-- Short problem --
Copy all the material that follows, keeping every character the same.

[Records contained in a dataset]

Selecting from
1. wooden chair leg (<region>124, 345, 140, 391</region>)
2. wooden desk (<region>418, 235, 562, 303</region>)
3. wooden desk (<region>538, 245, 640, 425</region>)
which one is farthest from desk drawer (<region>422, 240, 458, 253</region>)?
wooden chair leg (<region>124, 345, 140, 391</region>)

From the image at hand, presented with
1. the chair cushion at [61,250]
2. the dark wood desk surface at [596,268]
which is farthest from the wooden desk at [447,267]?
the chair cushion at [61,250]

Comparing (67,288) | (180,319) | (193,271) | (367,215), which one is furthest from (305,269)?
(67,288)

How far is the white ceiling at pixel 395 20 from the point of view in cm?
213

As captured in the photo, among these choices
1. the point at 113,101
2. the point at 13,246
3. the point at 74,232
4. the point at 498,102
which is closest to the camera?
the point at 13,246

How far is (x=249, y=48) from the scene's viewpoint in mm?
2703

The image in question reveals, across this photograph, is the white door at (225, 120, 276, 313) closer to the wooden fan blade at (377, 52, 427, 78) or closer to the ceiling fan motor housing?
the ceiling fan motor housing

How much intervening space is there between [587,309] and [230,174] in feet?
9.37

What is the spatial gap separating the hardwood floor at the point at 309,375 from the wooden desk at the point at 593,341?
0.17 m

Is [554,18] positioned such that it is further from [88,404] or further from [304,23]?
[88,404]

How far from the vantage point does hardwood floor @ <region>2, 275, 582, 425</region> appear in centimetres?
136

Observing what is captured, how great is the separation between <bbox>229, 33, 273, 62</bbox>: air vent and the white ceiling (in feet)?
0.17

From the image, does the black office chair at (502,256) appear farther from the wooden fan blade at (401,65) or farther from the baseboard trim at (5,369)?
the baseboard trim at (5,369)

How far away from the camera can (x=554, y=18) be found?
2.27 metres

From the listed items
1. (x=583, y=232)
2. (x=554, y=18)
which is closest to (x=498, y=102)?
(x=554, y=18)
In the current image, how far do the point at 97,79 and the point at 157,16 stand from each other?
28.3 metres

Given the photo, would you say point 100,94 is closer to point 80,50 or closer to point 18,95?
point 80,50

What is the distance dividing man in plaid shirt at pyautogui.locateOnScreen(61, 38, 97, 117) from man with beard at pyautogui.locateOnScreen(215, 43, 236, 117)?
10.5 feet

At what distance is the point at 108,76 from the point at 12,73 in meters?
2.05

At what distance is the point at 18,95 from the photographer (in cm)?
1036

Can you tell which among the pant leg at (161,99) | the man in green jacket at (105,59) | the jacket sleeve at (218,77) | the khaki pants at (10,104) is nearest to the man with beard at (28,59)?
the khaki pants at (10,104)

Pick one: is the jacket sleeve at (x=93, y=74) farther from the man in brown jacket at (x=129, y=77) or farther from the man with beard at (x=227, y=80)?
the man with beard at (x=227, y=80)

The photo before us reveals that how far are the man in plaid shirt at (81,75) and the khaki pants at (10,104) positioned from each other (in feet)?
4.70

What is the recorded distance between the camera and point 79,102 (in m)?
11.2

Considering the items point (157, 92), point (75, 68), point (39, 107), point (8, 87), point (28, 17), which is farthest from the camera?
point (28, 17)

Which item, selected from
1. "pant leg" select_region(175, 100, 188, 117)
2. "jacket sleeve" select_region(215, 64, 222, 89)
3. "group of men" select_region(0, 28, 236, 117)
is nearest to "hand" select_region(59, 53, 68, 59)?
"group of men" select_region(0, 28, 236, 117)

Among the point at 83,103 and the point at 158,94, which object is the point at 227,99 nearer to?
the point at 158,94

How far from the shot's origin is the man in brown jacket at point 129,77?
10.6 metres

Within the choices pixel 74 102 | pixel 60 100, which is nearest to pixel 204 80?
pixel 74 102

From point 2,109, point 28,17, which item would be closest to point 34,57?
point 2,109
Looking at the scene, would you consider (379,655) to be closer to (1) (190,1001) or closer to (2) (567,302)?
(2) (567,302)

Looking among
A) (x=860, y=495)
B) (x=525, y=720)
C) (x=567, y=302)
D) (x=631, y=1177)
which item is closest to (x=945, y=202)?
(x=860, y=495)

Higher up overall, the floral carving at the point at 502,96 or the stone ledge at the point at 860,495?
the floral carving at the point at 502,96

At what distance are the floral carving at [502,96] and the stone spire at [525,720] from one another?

-- Correct output --
Selecting from
1. wooden chair leg (<region>124, 345, 140, 391</region>)
2. wooden desk (<region>418, 235, 562, 303</region>)
3. wooden desk (<region>538, 245, 640, 425</region>)
which one is farthest from desk drawer (<region>422, 240, 458, 253</region>)?
wooden chair leg (<region>124, 345, 140, 391</region>)

From the image at hand, presented with
1. the chair cushion at [61,250]
2. the dark wood desk surface at [596,268]
which is farthest from the wooden desk at [447,267]?
the chair cushion at [61,250]

Comparing (67,288) | (180,319) | (193,271) | (367,215), which one is furthest from (305,269)?
(67,288)

How far is the white ceiling at pixel 395 20 from the point of view in cm?
213

As captured in the photo, among these choices
1. the point at 113,101
2. the point at 13,246
3. the point at 74,232
4. the point at 498,102
which is closest to the camera?
the point at 13,246

How far is (x=249, y=48) from the scene's viewpoint in mm?
2703

The image in question reveals, across this photograph, is the white door at (225, 120, 276, 313) closer to the wooden fan blade at (377, 52, 427, 78) or closer to the ceiling fan motor housing?
the ceiling fan motor housing

How much intervening space is there between [587,309] and [230,174] in feet?
9.37

What is the spatial gap separating the hardwood floor at the point at 309,375 from the wooden desk at the point at 593,341?
0.17 m

Is [554,18] positioned such that it is further from [88,404] or further from [304,23]?
[88,404]

How far from the vantage point does hardwood floor @ <region>2, 275, 582, 425</region> appear in centimetres?
136

Observing what is captured, how great is the separation between <bbox>229, 33, 273, 62</bbox>: air vent and the white ceiling (in feet)?
0.17

From the image, does the black office chair at (502,256) appear farther from the wooden fan blade at (401,65) or farther from the baseboard trim at (5,369)?
the baseboard trim at (5,369)

How far away from the camera can (x=554, y=18) be found?
2.27 metres

From the listed items
1. (x=583, y=232)
2. (x=554, y=18)
which is closest to (x=498, y=102)?
(x=554, y=18)
In the current image, how far do the point at 97,79 and the point at 157,16 stand from each other?
28.3 metres

Given the photo, would you say point 100,94 is closer to point 80,50 or closer to point 18,95?
point 80,50

What is the distance dividing man in plaid shirt at pyautogui.locateOnScreen(61, 38, 97, 117) from man with beard at pyautogui.locateOnScreen(215, 43, 236, 117)?
10.5 feet

At what distance is the point at 108,76 from the point at 12,73 in meters?
2.05

At what distance is the point at 18,95 from the photographer (in cm)?
1036

Can you tell which among the pant leg at (161,99) | the man in green jacket at (105,59) | the jacket sleeve at (218,77) | the khaki pants at (10,104) is nearest to the man with beard at (28,59)?
the khaki pants at (10,104)

Pick one: is the jacket sleeve at (x=93, y=74) farther from the man in brown jacket at (x=129, y=77) or farther from the man with beard at (x=227, y=80)?
the man with beard at (x=227, y=80)

The photo before us reveals that how far are the man in plaid shirt at (81,75) and the khaki pants at (10,104) positioned from each other (in feet)?
4.70

What is the recorded distance between the camera and point 79,102 (in m)?
11.2

Considering the items point (157, 92), point (75, 68), point (39, 107), point (8, 87), point (28, 17), which is farthest from the camera?
point (28, 17)

Which item, selected from
1. "pant leg" select_region(175, 100, 188, 117)
2. "jacket sleeve" select_region(215, 64, 222, 89)
3. "group of men" select_region(0, 28, 236, 117)
is nearest to "hand" select_region(59, 53, 68, 59)?
"group of men" select_region(0, 28, 236, 117)

Among the point at 83,103 and the point at 158,94, which object is the point at 227,99 nearer to?
the point at 158,94

How far from the shot's origin is the man in brown jacket at point 129,77?
10.6 metres

Within the choices pixel 74 102 | pixel 60 100, which is nearest to pixel 204 80?
pixel 74 102

From point 2,109, point 28,17, which item would be closest to point 34,57?
point 2,109
Looking at the scene, would you consider (379,655) to be closer to (1) (190,1001) or closer to (2) (567,302)?
(2) (567,302)

Looking among
A) (x=860, y=495)
B) (x=525, y=720)
C) (x=567, y=302)
D) (x=631, y=1177)
which item is closest to (x=945, y=202)?
(x=860, y=495)

Higher up overall, the floral carving at the point at 502,96 or the stone ledge at the point at 860,495?
the floral carving at the point at 502,96

At what distance are the floral carving at [502,96] and the stone spire at [525,720] from one another?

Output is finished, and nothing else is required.